**Source document**.
German film curator (born 1948)
Karola Gramann (born 1948 in Gerolzhofen, Bavaria) is a German film scholar and film curator. From 2006 to 2019 she was artistic director of the Kinothek Asta Nielsen e.V.

== Early life ==
Karola Gramann was born in Gerolzhofen in 1948 and grew up in Würzburg. In the 1960s, she moved to Frankfurt am Main to train as a book manufacturer. There she first completed a traineeship at Suhrkamp Verlag and later moved to S. Fischer Verlag as a production assistant. She completed her A-levels as a second-chance student and studied English, American Studies and Modern German Literature in Frankfurt am Main and London from 1975 to 1983.

== Feminist film and cinema work ==
Karola Gramann has been involved with film and cinema since the mid-1970s. Parallel to her studies, Gramann began her career as a film curator, for which there were still no institutionalized training paths in the 1970s. During a study visit to England in 1975/76, she attended courses at the British Film Institute (BFI) Summerschool in Stirling. In lectures by Laura Mulvey, Claire Johnston, Richard Dyer, Stuart Hall and Angela Martin, among others, Gramann focused on topics such as feminist film theory, the confrontation between the avant-gardes and Marxist positions, Hollywood cinema and the beginnings of gay and lesbian criticism of the dominant cinema. In 1977/78, she continued her studies in London at the Polytechnic of Central London, now the University of Westminster, while also attending evening classes at the BFI with Richard Dyer. Further film studies followed in Frankfurt am Main with the pioneers of German-language feminist-critical film studies Christine Noll Brinckmann, Gertrud Koch, Karsten Witte and Heide Schlüpmann. Her work focuses on feminist, lesbian and queer positions, gender relations visible in films and women as actors in film history. She also focuses on experimental films, film in its materiality and the history of cinema.

**Exercise aim**. Please reproduce the whole text on Karola Gramann word for word. The listing that comes next is separate material, unrelated to the text on Karola Gramann.

**Extracted records**.
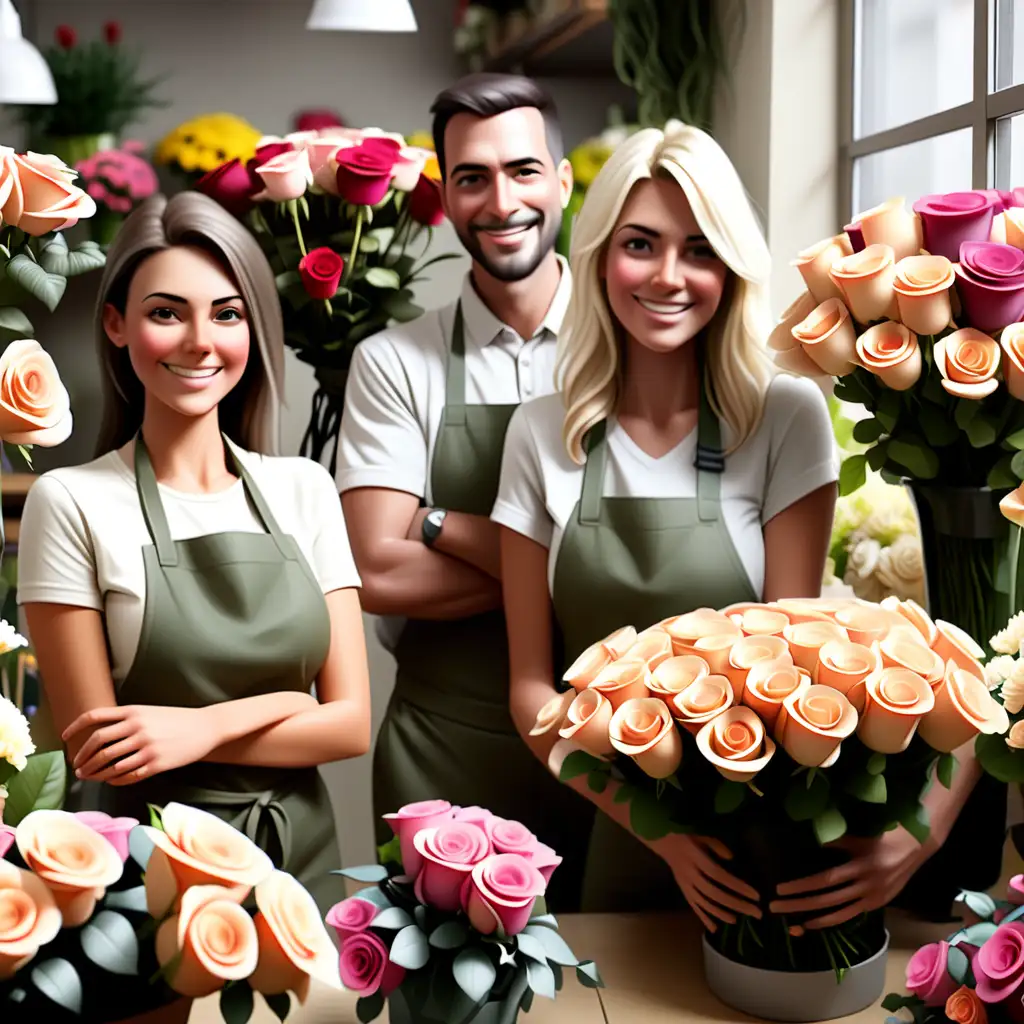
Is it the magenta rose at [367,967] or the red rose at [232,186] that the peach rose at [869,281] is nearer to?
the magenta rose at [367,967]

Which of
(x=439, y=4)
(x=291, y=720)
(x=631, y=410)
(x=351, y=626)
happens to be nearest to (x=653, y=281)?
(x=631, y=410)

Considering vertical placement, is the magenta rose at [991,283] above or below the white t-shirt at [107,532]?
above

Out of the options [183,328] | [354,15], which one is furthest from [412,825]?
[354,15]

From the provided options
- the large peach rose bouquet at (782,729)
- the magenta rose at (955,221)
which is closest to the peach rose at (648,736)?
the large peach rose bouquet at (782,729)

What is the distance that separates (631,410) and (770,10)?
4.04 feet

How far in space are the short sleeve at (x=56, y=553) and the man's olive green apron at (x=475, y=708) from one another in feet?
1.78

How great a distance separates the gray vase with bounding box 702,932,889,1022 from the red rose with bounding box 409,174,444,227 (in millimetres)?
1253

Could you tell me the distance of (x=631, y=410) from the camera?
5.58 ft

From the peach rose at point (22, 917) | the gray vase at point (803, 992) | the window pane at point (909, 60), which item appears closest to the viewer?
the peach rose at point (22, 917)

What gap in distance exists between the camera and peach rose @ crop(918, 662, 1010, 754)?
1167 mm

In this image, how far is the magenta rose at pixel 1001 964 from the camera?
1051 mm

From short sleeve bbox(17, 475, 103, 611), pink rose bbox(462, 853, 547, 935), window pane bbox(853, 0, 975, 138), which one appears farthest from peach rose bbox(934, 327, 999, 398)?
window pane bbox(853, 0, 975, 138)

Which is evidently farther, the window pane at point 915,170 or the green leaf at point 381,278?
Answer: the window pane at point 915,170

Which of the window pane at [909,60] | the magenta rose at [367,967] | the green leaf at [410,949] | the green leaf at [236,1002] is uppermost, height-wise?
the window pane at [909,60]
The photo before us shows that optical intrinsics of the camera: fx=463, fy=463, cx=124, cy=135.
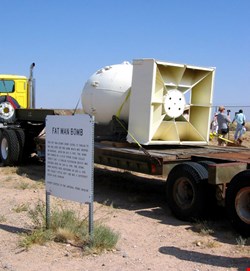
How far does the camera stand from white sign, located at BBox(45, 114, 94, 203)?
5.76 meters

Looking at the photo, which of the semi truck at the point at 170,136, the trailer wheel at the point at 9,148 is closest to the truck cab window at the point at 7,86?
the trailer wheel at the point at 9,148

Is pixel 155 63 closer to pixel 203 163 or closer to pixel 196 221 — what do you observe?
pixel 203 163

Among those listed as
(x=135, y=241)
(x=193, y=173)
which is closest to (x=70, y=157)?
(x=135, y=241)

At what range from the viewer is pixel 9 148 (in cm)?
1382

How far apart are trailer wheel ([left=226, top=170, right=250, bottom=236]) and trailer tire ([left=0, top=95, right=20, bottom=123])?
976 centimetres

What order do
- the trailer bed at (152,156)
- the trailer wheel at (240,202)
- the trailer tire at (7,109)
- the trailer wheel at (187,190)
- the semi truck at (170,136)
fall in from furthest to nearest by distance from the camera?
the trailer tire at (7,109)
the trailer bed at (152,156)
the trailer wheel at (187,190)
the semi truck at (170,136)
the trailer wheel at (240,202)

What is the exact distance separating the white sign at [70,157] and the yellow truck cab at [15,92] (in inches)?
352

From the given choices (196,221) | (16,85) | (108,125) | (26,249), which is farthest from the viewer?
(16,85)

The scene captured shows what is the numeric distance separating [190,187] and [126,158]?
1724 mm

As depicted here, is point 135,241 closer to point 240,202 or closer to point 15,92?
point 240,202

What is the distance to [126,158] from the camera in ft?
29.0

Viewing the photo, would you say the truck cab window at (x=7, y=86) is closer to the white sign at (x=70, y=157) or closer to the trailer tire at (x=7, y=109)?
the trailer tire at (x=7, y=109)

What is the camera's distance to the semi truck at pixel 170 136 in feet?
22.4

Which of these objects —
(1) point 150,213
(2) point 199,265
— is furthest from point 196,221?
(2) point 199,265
* * *
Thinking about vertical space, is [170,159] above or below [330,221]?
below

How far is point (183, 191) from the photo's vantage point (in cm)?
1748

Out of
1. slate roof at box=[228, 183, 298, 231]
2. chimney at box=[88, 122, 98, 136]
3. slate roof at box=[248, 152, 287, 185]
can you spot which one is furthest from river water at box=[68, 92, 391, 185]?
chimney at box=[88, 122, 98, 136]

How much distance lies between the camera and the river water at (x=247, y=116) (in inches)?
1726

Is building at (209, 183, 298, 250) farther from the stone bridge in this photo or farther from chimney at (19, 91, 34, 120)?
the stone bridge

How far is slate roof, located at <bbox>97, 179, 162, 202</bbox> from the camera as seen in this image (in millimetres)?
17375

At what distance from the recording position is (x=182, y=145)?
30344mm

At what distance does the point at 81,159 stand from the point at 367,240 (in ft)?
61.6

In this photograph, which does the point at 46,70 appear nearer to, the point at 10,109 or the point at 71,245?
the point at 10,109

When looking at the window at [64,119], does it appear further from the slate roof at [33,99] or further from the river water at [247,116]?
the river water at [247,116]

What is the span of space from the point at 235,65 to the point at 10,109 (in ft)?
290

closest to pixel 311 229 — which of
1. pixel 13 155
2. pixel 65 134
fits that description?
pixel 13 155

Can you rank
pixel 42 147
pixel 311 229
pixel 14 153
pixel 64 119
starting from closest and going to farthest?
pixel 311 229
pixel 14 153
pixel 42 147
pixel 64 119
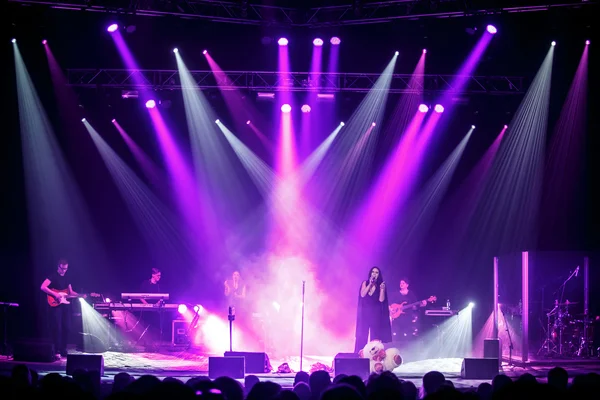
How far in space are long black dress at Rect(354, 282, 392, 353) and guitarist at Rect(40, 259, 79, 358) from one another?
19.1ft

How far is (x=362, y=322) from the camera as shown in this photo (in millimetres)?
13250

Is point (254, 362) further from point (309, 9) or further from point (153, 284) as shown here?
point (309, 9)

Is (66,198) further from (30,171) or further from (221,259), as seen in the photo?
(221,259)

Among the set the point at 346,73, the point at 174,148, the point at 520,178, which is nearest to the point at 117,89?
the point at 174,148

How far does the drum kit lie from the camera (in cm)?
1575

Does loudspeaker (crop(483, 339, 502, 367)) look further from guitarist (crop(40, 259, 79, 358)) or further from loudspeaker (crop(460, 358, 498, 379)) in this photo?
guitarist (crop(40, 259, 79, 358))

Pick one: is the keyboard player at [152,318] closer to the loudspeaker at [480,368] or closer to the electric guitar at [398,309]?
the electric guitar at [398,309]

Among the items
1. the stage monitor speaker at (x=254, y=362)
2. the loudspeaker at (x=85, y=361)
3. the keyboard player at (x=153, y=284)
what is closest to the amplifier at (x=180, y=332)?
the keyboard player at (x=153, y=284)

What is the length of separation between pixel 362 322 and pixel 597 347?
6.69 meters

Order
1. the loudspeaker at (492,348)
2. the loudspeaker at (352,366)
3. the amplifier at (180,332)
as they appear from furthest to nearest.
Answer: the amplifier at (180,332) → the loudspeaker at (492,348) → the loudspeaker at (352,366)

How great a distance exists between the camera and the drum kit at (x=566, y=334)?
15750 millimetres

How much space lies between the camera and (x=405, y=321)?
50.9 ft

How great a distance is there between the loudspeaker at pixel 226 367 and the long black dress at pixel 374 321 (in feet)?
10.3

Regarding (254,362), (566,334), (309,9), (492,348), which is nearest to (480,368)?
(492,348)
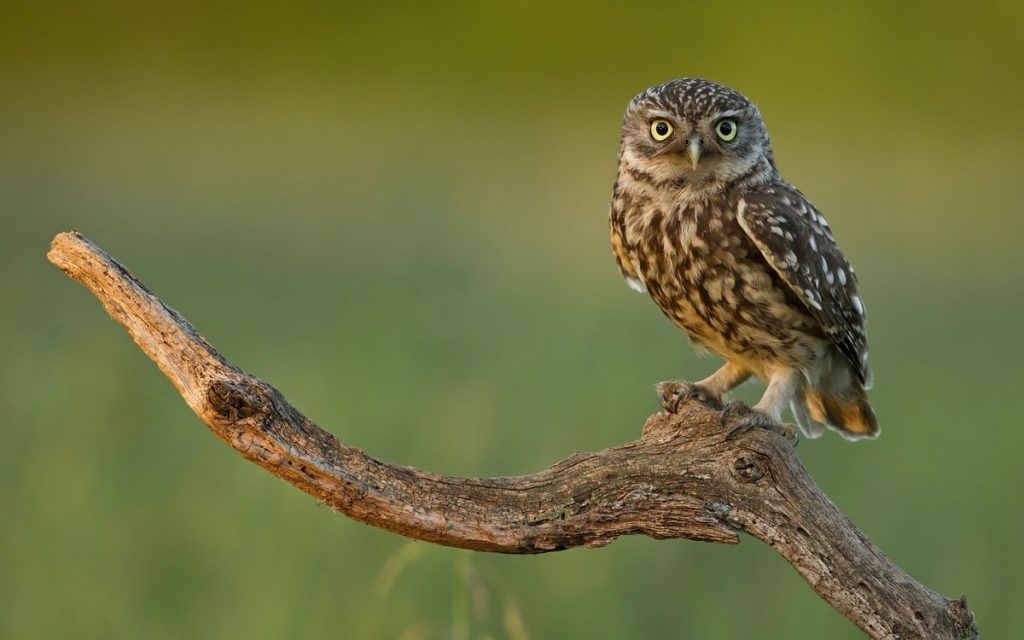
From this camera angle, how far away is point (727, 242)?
---
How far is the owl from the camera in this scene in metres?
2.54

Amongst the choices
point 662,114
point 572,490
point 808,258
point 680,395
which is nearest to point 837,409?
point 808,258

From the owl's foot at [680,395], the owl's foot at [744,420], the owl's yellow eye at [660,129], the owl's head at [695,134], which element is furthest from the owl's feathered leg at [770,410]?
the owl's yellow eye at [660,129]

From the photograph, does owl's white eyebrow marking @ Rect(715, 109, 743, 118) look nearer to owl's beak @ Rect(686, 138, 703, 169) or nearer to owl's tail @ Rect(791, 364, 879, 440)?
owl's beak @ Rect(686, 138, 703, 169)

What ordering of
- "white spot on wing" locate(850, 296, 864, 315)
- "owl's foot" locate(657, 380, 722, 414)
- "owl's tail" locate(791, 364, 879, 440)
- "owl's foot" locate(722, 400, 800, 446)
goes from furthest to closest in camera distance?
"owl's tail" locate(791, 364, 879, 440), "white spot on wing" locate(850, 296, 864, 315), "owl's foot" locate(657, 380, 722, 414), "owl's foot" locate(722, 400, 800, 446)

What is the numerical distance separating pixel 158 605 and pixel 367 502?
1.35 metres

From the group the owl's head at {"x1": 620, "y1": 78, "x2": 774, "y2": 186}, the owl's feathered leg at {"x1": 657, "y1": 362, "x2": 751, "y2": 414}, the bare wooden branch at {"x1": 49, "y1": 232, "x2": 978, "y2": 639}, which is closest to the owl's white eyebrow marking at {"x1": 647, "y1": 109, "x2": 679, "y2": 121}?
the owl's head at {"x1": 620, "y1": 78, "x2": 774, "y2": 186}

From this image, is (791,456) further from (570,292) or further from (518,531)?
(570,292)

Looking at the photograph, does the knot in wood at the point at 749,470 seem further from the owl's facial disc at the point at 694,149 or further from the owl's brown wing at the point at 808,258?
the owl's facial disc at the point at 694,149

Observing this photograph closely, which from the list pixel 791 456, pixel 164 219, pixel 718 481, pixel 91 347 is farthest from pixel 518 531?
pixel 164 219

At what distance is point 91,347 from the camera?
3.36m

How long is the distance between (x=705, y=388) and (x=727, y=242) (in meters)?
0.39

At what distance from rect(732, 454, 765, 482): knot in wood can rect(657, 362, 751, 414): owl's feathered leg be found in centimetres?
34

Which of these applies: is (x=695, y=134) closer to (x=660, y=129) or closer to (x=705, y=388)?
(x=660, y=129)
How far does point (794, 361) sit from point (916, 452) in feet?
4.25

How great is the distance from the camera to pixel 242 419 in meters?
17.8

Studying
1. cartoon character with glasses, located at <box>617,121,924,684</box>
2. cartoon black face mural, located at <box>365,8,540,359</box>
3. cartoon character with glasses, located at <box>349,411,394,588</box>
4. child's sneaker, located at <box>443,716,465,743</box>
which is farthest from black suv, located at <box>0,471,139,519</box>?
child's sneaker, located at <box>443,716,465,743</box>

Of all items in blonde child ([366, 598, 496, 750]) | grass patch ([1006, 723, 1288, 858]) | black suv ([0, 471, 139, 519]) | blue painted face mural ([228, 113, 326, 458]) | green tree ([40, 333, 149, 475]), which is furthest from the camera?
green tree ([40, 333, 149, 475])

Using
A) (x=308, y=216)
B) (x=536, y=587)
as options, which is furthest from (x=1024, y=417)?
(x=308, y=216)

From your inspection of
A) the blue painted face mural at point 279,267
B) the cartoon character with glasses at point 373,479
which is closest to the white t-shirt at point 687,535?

**Reply to the task**.
German film curator (born 1948)
Karola Gramann (born 1948 in Gerolzhofen, Bavaria) is a German film scholar and film curator. From 2006 to 2019 she was artistic director of the Kinothek Asta Nielsen e.V.

== Early life ==
Karola Gramann was born in Gerolzhofen in 1948 and grew up in Würzburg. In the 1960s, she moved to Frankfurt am Main to train as a book manufacturer. There she first completed a traineeship at Suhrkamp Verlag and later moved to S. Fischer Verlag as a production assistant. She completed her A-levels as a second-chance student and studied English, American Studies and Modern German Literature in Frankfurt am Main and London from 1975 to 1983.

== Feminist film and cinema work ==
Karola Gramann has been involved with film and cinema since the mid-1970s. Parallel to her studies, Gramann began her career as a film curator, for which there were still no institutionalized training paths in the 1970s. During a study visit to England in 1975/76, she attended courses at the British Film Institute (BFI) Summerschool in Stirling. In lectures by Laura Mulvey, Claire Johnston, Richard Dyer, Stuart Hall and Angela Martin, among others, Gramann focused on topics such as feminist film theory, the confrontation between the avant-gardes and Marxist positions, Hollywood cinema and the beginnings of gay and lesbian criticism of the dominant cinema. In 1977/78, she continued her studies in London at the Polytechnic of Central London, now the University of Westminster, while also attending evening classes at the BFI with Richard Dyer. Further film studies followed in Frankfurt am Main with the pioneers of German-language feminist-critical film studies Christine Noll Brinckmann, Gertrud Koch, Karsten Witte and Heide Schlüpmann. Her work focuses on feminist, lesbian and queer positions, gender relations visible in films and women as actors in film history. She also focuses on experimental films, film in its materiality and the history of cinema.